I suggest that a key reason that the GO isn't working very well with the Annotator and other tools is that the labels attached to concepts weren't generated with text mining in mind.  As a result, they sometimes never occur at all in the typical target text (journal articles and abstracts in PubMed) and sometimes occur over and over again but mean something completely different than the concept they are linked to in the ontology.

To make advances in our use of the GO in the context of of text mining we need more useful labels for the concepts.  I suspect this is the case for many of the ontologies in use on the semantic web.  So, here are a couple of IMO very achievable things that our community needs done.

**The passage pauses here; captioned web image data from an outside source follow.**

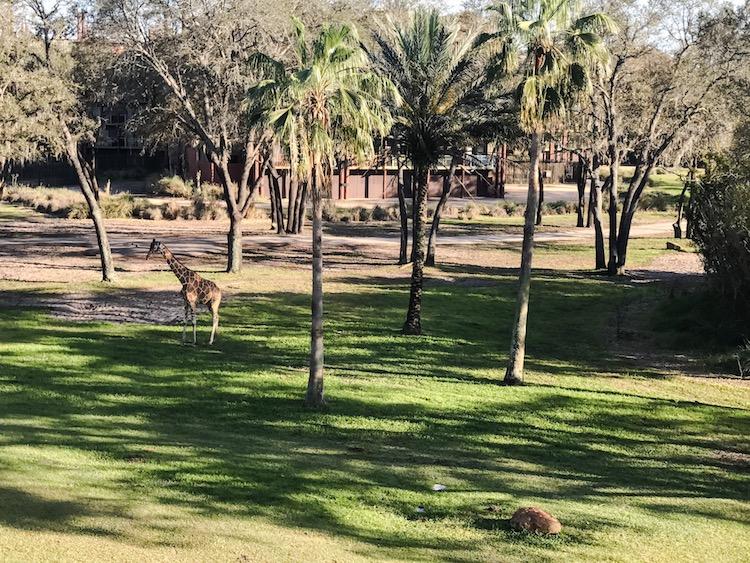 Giraffe at Disneys Animal Kingdom Lodge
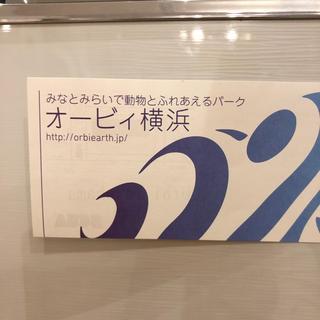 オービィ横浜 パスポート(遊園地/テーマパーク)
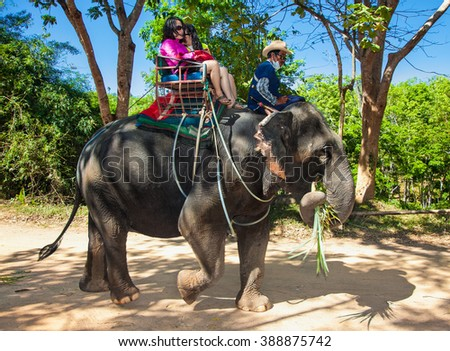 Phuket,Thailand- Jan 24, 2016: Elephant trekking on Jan 24, 2016 in Phuket island, tourists attraction. Thailand. - stock photo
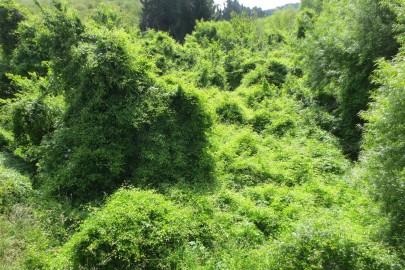 Old man's beard smothering vegetation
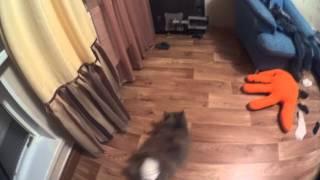 Подгузник на кошке по имени гайка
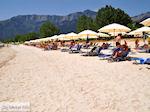 JustGreece.com Golden Beach - Skala Panagia - Chrissi Ammoudia | Thassos | Photo 22 - Foto van JustGreece.com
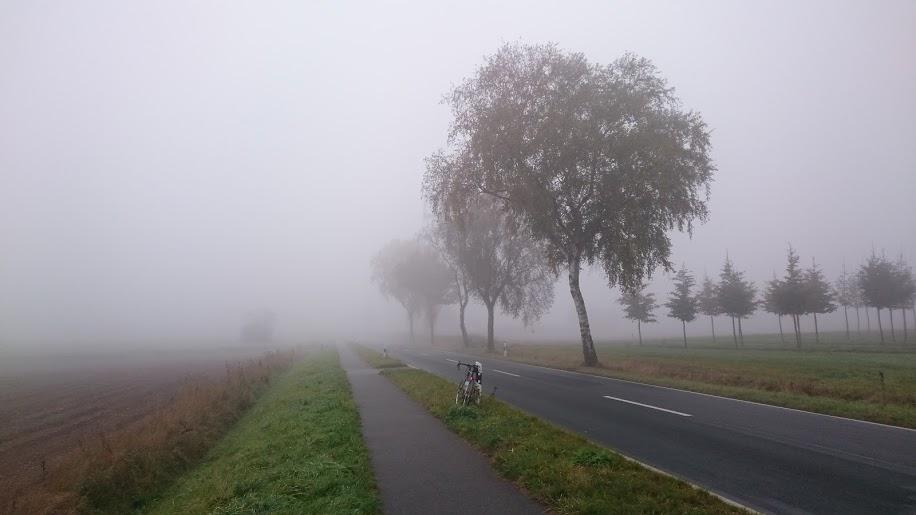 Norwid, Rennrad, Radtour, Harburger Berge, Hamburg
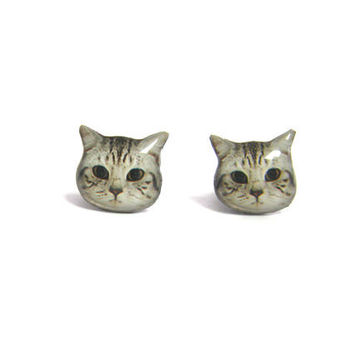 Cute Short hair Cat Kitten Stud Earrings - A14E84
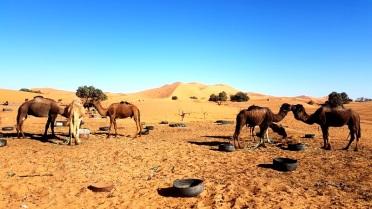 camel parking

1) The semantic web community as a whole would benefit from a consistent, clear RDF structure for capturing textual representations of ontology concepts in OWL/RDF that are intended specifically for use by concept detection services.  An RDF property designed to signal text mining tools that its target string was inserted specifically for them would make it possible for ontology developers to intentionally aid those who build concept recognition services.  RDF:label does not solve this problem because the label that the ontology developers might want to see for the concept might not be the same as the string text miners need because the contexts are different.  This might seem like too much work for ontology developers and that the NLP people should really be doing this kind of work but I think its the most feasible.  If you consider the Annotator problem - to build a concept recognition service for any ontology submitted to the BioPortal collection (now over 200 ontologies) - then some level of standardization is required.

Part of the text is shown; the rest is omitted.